I’m writing this because, well, I’m scared to! I don’t really want to admit I’ve struggled with this. But I know that if I don’t talk about my struggles and how God intervened, I’m being selfish. I’m taking the opportunity away from someone else to learn from my story and gain strength from it.
So if you’re dealing with anxiety right now, there are some things I want you to know.
They say admitting you have a problem is the first step, and it’s absolutely true. You have to admit you have a problem to start fixing it.
Admit it to God. Pray to Him and acknowledge that you need His help, and that you’ll humbly accept whatever direction He needs you to go in.
Admit it to your spouse. Even if you don’t want to go into detail, help them to understand that you’re struggling and need their support.
In admitting you have a problem, it takes a lot of the power away from the problem. The devil thrives in darkness – so shedding a light on the issue helps take his power away.
Also, remember the thoughts are just thoughts. They’re not predictions, they’re not visions, they’re not what’s inevitably going to happen to you or those you love. They’re thoughts, and they have no power unless you allow them to have power.
When they come into your mind, acknowledge them, rather than trying to push them away. It’s kind of like if someone tells you, “don’t think about a white bear.” What are you going to think about? A white bear.

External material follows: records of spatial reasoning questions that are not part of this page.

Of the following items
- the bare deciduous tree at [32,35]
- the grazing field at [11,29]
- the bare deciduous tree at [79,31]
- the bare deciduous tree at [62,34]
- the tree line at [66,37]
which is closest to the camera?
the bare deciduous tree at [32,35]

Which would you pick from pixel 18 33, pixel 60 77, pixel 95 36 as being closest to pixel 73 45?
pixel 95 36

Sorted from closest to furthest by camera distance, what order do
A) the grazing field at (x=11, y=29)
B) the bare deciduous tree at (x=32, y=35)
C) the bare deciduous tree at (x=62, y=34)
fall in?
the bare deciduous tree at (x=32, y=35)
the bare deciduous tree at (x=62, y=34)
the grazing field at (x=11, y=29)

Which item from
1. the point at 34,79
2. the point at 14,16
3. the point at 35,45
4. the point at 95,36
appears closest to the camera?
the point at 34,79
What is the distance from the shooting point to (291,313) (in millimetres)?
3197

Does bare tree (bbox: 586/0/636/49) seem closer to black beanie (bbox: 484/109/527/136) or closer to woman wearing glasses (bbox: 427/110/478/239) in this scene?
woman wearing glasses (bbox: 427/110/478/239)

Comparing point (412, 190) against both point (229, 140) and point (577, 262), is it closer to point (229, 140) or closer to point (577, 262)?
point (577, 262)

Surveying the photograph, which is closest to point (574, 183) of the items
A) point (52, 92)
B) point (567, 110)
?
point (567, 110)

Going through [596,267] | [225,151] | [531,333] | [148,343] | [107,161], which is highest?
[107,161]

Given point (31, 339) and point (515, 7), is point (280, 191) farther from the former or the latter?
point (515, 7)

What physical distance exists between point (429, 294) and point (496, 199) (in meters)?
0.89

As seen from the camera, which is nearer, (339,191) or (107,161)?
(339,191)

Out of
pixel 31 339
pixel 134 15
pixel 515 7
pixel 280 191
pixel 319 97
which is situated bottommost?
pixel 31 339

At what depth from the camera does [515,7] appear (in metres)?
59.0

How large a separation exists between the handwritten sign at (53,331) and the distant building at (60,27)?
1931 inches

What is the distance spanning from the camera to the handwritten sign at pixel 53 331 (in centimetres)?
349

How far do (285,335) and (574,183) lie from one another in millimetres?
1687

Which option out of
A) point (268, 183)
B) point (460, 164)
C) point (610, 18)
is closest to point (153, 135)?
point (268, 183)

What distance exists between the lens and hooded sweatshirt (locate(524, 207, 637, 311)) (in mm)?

So rather than feeling ashamed by the thought and saying, “Don’t think about that!”, recognize that it’s just a thought, and that it will pass. By trying to resist it, you’ll end up thinking on it more.
And trust me – I know this one is easier said than done. It takes practice but you’ll get there!
Also, don’t be ashamed to seek professional help. I wish I had done so earlier. In fact, I started Zoloft only because of what was termed “reactive depression” after my husband lost his job, and it relieved my anxiety, too. My thoughts are much easier to control and don’t terrify me to the same degree.
My doctor asked if I’d like to try counseling, but I find counseling doesn’t work for me personally: it makes me dwell on the issues more than I would otherwise. But if counseling is something you want to try, don’t be ashamed! And if you’ve never tried it, give it a shot: after all, if you want something you’ve never had, you’ll have to try something you’ve never done before.
Most of all, don’t feel like you’re the only one.
You’d be surprised how many people around you are silently suffering. People constantly tell me they admire my good attitude and upbeat personality – but most have no idea I struggle with anxiety and depression.
There is always hope. There are better days to come if you seek help.